Operator: Ladies and gentlemen, greetings, and welcome to the Superior Drilling Products Third Quarter 2023 Financial Results Conference Call. [Operator Instructions] As a reminder, this conference is being recorded. It is now my pleasure to introduce your host, Craig Mychajluk, Investor Relations for Superior Drilling. Please go ahead.

Craig Mychajluk: Yes. Thank you, and welcome, everyone, to our third quarter 2023 earnings conference call. Certainly appreciate you joining us today. Joining me are Troy Meier, our Chairman and Chief Executive Officer; and Chris Cashion, our Chief Financial Officer. Chris will first review our results in detail, and then Troy will provide an update on the company's outlook and opportunities, after which we'll open up for Q&A. You should have a copy of the financial results that were released before the market this morning. You should also have a copy of the slides that accompany our conversation today. If not, both can be found at our website at sdpi.com. Turning to Slide 2. I'll point out that we'll make some forward-looking statements during the formal discussion as well as during the Q&A session.

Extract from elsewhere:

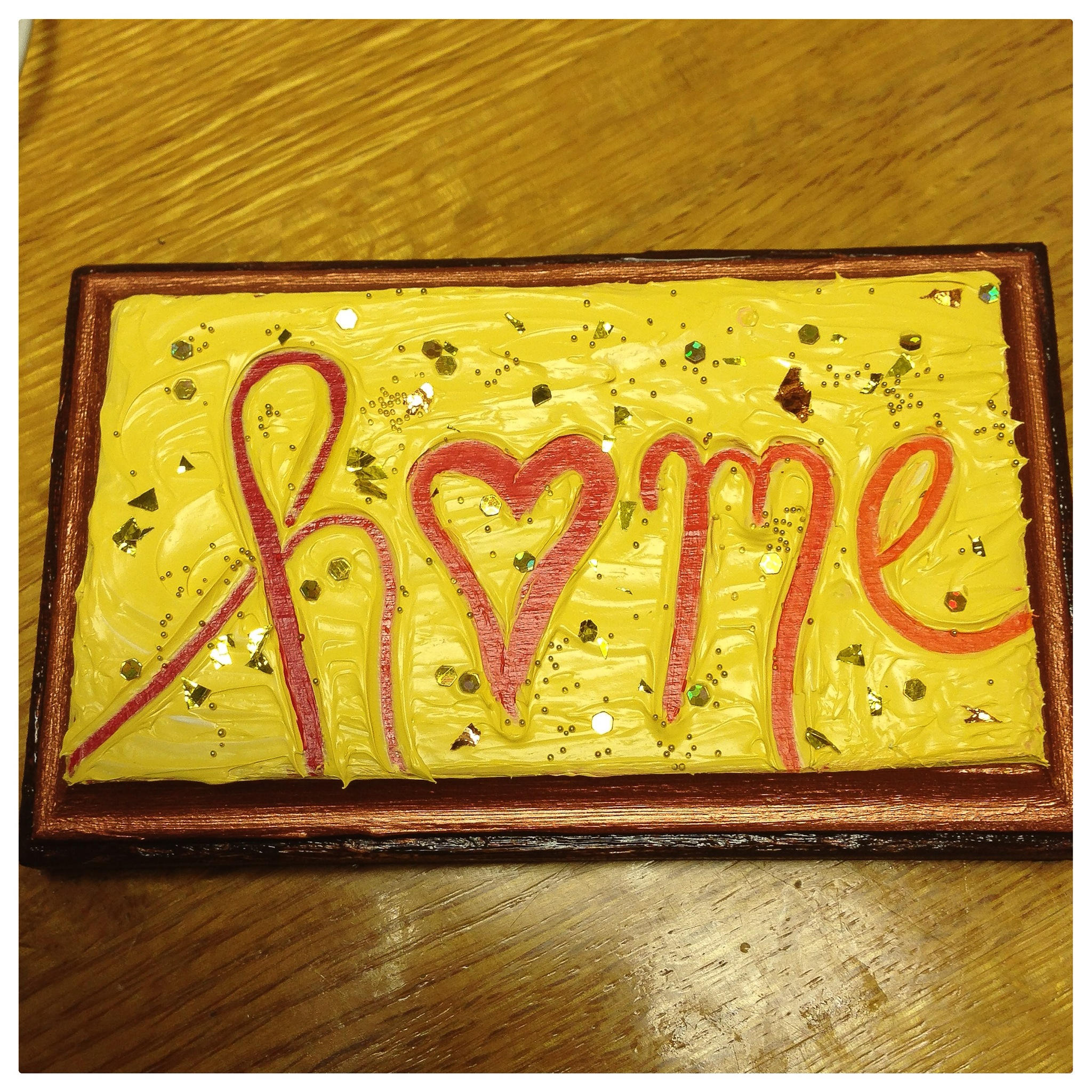 Painted plaque with the word home on it.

These statements apply to future events and are subject to risks and uncertainties as well as other factors that could cause actual results to differ materially from what is stated here today. These risks and uncertainties are provided in the earnings release, the slides and other documents filed by the company with the Securities and Exchange Commission. These documents can be found on our website or at sec.gov. I want to also point out that during today's call, we'll discuss some non-GAAP financial measures, which we believe will be useful in evaluating our performance. You should not consider the presentation of this additional information in isolation or as a substitute for results prepared in accordance with GAAP. We have provided reconciliations of non-GAAP with comparable GAAP measures in the tables accompanying the earnings release as well as in the slide deck.

So with that, please turn to Slide 3, and I'll turn it over to Chris to begin. Chris?

Christopher Cashion: Thank you, Craig, and thanks, everyone, for joining us today. The third quarter presented some challenges given the persistent decrease in the domestic rig count which led to lower demand for our tools and Contract Service businesses. However, helping offset the slowdown in the domestic market was modest growth in our international business where we have made investments in our technical sales support team as we look to accelerate the Drill-N-Ream market penetration and capture greater opportunities moving forward. The overall top line softness impacted margins given the under absorption of fixed costs together with unfavorable product mix during the period. Also contributing were additional costs that I will speak to later in the presentation.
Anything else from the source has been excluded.